> **Texte retenu**
★ ★ ★ ★ ★ ★ ★

Le général Bruno Poirier-Coutansais est le chef du ST(SI)², le service des technologies et des systèmes d'informations de la sécurité intérieure, direction IT commune de la gendarmerie et de la police. Il va prochainement quitter le service actif pour partir en retraite. À cette occasion, il a accepté de dresser un bilan de ses années à la tête du service et de partager les enseignements appris durant sa carrière.


Pour commencer, pouvez-vous nous parler de votre parcours au sein de la gendarmerie nationale et de la création du ST(SI)² ?


Général Bruno Poirier-Coutansais : lors de mes trente ans dans la gendarmerie nationale, j'ai alterné entre des postes opérationnels et IT. C'est l'une des caractéristiques de la maison. L'intérêt est d'acquérir ainsi une connaissance très concrète du métier, c'est une approche qui pousse à l'humilité et à la responsabilité pour les fonctions IT. Cette forte proximité facilite le dialogue entre la technique et le métier. Quand nous occupons une fonction IT, nous savons que nous allons utiliser les systèmes que nous déployons sur notre prochain poste.


Je suis au ST(SI)² depuis la création du service, le 1er septembre 2010. Celui-ci a été créé au moment où la gendarmerie a rejoint le ministère de l'Intérieur. La question s'est alors posée de l'organisation de la fonction IT pour les deux maisons, police et gendarmerie. Auparavant, la gendarmerie était rattachée au ministère des Armées, avec une IT très intégrée au métier. Les deux directeurs généraux de l'époque ont voulu construire un service commun pour porter l'IT des deux maisons et développer des synergies opérationnelles, à travers des échanges de données, des systèmes et des outils communs. Pour illustrer mon propos, jusqu'en 2013, un policier qui interpellait un suspect pouvait interroger la base de la police pour connaître d'éventuels antécédents judiciaires, mais il ne pouvait pas savoir si celui-ci avait déjà eu à faire à la gendarmerie. Pour cela, il devait téléphoner et faire appel à ses contacts. L'un des premiers chantiers a été la mise en commun de ces données à caractère judiciaire, afin qu'elles soient toutes directement accessibles aux enquêteurs des deux maisons.


L'un des points qui m'ont particulièrement intéressé lors de la construction du ST(SI)², c'est le choc des cultures entre deux maisons aux approches différentes. L'une à statut civil, avec des modes de fonctionnement propres, adaptés à des environnements très urbains, et l'autre, très fondée sur le statut militaire, avec des zones d'activité davantage périurbaines, voire rurales. C'était une aventure humaine de construire un service qui adaptait les systèmes à ces deux cultures, en mettant en commun ce qui était pertinent. Tout au long de ce parcours, nous avons toujours eu le soutien des deux directions générales respectives, afin de bâtir un modèle équilibré, qui serve au mieux les professionnels de terrain. C'est le coeur de notre profession de foi. Nous sommes dans une démarche permanente de rationalisation des systèmes, dans une optique d'efficacité sur le terrain et de pertinence. C'est tout l'inverse d'une mutualisation érigée en dogme. Lors de mon discours de départ, j'ai d'ailleurs repris une citation de Mao Zedong qui illustre cette idée : « La bouse de vache est plus utile que les dogmes : on peut s'en servir d'engrais. »

★ ★ ★ ★ ★ ★ ★

Extrait d'un jeu de données
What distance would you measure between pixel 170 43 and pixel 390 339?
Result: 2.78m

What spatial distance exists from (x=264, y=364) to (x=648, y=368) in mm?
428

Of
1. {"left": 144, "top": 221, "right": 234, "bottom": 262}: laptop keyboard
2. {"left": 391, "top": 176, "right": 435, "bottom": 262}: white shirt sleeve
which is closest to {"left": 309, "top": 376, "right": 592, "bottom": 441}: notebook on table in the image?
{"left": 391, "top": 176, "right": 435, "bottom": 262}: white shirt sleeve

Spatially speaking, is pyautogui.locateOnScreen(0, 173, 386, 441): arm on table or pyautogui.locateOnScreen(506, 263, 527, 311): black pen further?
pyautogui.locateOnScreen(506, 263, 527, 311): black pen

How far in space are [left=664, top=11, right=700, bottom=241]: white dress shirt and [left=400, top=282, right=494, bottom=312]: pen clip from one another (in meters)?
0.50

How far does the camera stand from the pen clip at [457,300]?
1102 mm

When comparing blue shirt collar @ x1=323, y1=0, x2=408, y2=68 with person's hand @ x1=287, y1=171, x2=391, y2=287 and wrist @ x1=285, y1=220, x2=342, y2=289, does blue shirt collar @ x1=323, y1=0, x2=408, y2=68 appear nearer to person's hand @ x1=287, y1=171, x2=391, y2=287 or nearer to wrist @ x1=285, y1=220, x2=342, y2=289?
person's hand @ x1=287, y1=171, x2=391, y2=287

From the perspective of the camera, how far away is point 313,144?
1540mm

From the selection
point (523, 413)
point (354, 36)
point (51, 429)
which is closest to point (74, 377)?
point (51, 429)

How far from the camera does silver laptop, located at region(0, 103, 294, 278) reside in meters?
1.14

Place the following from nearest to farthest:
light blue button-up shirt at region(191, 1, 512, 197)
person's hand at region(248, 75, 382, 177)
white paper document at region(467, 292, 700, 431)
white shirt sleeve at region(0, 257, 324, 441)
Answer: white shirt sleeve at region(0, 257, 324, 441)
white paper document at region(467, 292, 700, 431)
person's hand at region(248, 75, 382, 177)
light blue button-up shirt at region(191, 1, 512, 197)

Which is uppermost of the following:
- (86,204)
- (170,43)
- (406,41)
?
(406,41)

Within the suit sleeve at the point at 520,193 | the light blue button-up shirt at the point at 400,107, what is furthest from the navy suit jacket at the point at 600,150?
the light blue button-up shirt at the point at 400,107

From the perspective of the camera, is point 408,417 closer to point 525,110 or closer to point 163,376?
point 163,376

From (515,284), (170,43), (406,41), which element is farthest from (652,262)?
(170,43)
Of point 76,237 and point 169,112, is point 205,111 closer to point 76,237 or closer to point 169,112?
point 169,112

★ ★ ★ ★ ★ ★ ★

> **Consigne**
Reprenez l'entretien sur le ST(SI)² juste après la citation de Mao Zedong et poursuivez-le.

> **Réponse rédigée**
Durant vos années à la tête du ST(SI)², quels sont les grands sujets sur lesquels vous avez travaillé et les défis que vous avez rencontrés ?


Général Bruno Poirier-Coutansais : parmi les grands défis que j'ai rencontrés figure celui de la mobilité, peut-être plus accru encore pour la gendarmerie. Il s'agit de travailler au plus proche des citoyens, d'aller vers eux plutôt que de les faire venir à nous. L'enjeu est de permettre aux gendarmes et aux policiers de faire leur métier au contact de la population. Un défi majeur était d'adapter le système d'information à la mobilité et aux smartphones. Il fallait assurer la sécurité du personnel et des données, car nous traitons des informations sensibles, notamment des données à caractère personnel. C'est ainsi qu'est né le projet NEO de smartphones sécurisés. Aujourd'hui, environ 70 applications mobiles sont disponibles, la plupart communes à la police et à la gendarmerie : elles offrent des fonctionnalités d'interrogation des fichiers, de transmission sécurisée, de cartographie...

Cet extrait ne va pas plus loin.